(Recorded data)
------------------------
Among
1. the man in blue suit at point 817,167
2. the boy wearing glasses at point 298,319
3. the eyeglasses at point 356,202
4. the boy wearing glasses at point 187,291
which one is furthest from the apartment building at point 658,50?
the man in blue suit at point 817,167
------------------------
*Aim*
Can you duplicate every line of the listing above, word for word?

*Full solution*
Among
1. the man in blue suit at point 817,167
2. the boy wearing glasses at point 298,319
3. the eyeglasses at point 356,202
4. the boy wearing glasses at point 187,291
which one is furthest from the apartment building at point 658,50?
the man in blue suit at point 817,167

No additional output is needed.